(The records begins)

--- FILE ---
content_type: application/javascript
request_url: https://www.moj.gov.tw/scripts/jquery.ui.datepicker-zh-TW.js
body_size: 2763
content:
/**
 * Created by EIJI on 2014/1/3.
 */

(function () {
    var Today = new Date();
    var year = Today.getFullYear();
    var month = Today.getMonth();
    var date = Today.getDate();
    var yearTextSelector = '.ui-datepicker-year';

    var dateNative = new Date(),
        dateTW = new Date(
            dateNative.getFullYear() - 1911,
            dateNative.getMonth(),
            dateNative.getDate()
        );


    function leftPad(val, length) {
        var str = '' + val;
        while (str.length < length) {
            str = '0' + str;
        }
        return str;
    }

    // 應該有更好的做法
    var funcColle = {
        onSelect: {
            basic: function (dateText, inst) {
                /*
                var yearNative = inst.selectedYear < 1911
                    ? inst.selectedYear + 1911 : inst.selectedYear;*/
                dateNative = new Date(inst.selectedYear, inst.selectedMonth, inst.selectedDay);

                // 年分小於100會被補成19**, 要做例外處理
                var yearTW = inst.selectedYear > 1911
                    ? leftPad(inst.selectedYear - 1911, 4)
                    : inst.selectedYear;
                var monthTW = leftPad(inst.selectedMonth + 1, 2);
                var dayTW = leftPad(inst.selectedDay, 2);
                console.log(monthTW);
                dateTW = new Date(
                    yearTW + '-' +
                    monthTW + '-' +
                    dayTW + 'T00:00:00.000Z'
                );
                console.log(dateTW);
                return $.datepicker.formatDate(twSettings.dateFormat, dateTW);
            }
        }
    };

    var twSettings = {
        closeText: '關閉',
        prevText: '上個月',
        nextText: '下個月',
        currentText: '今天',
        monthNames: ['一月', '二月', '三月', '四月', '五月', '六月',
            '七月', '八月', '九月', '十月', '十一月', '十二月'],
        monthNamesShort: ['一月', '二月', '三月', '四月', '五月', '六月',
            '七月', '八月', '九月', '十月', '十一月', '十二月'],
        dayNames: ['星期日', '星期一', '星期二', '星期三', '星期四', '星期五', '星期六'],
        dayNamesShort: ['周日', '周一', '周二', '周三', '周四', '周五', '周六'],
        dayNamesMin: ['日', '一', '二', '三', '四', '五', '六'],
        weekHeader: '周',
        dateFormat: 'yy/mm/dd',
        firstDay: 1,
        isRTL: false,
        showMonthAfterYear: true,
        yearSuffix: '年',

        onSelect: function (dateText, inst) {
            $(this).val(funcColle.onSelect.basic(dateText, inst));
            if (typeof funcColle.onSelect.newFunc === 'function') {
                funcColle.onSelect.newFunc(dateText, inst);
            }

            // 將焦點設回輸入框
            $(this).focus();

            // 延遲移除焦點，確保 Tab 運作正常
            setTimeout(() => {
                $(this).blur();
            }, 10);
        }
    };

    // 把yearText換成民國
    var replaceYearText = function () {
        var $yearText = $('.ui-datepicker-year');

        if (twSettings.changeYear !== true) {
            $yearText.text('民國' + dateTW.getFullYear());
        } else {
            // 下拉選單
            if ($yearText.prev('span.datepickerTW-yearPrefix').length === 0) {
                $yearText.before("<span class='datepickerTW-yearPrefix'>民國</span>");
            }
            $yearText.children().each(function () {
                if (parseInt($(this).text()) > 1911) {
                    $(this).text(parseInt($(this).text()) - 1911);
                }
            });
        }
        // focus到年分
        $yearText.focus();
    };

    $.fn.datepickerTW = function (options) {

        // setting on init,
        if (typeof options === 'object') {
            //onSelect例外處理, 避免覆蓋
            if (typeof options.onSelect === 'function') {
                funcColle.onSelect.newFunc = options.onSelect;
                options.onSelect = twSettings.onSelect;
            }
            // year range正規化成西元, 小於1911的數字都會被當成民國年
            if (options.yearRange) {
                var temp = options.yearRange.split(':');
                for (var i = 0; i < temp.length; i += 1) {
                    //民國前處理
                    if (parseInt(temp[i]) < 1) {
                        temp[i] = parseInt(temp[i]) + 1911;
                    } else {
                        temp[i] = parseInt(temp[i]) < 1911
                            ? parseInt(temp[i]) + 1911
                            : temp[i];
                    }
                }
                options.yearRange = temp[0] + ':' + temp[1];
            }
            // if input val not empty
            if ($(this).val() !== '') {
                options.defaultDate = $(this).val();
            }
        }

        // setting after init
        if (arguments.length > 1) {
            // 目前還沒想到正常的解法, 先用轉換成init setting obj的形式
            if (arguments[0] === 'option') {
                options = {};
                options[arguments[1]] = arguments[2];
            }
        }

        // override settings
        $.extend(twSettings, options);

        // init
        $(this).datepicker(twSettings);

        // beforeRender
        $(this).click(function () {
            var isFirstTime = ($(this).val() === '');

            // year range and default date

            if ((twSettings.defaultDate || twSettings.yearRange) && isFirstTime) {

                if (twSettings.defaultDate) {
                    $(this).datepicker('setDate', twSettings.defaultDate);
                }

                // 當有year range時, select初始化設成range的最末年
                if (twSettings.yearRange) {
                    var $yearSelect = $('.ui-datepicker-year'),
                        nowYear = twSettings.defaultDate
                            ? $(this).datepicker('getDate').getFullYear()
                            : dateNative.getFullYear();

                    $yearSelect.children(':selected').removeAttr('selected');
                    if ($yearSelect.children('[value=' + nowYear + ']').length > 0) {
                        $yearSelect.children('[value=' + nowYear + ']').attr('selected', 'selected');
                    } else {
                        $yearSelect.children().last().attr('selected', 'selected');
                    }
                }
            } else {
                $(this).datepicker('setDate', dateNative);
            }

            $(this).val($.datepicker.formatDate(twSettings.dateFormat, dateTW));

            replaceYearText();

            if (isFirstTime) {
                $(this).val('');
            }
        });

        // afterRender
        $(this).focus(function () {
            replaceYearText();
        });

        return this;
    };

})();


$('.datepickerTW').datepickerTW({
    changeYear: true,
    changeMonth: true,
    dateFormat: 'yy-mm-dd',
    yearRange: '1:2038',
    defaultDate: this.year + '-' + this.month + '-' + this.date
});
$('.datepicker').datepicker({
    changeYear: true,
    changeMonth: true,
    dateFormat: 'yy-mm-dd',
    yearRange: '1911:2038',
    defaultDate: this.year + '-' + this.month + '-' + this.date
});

(The records ends)

§ What to do: Find the lines above holding the word "children" and show them.

§ Solution for this problem:
            $yearText.children().each(function () {
                    $yearSelect.children(':selected').removeAttr('selected');
                    if ($yearSelect.children('[value=' + nowYear + ']').length > 0) {
                        $yearSelect.children('[value=' + nowYear + ']').attr('selected', 'selected');
                        $yearSelect.children().last().attr('selected', 'selected');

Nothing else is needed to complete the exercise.